▶ _WHAT YOU ARE ASKED TO DO_:
Reproduce the lines below without any change, from the line that contains "At what distance" through the last line.

########################################

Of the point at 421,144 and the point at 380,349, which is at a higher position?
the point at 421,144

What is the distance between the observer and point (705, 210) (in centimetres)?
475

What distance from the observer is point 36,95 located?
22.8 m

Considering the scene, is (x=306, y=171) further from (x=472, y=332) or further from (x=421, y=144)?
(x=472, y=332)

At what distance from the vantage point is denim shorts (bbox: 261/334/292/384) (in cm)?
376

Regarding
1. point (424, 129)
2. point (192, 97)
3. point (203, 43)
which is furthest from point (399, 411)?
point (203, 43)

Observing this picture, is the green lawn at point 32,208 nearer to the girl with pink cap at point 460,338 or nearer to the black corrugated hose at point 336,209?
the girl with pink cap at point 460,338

########################################

▶ _CORRECT RESULT_:
At what distance from the vantage point is denim shorts (bbox: 261/334/292/384) (in cm)?
376

Regarding
1. point (424, 129)
2. point (192, 97)
3. point (203, 43)
which is furthest from point (399, 411)?
point (203, 43)

Observing this picture, is the green lawn at point 32,208 nearer to the girl with pink cap at point 460,338 or nearer to the black corrugated hose at point 336,209?
the girl with pink cap at point 460,338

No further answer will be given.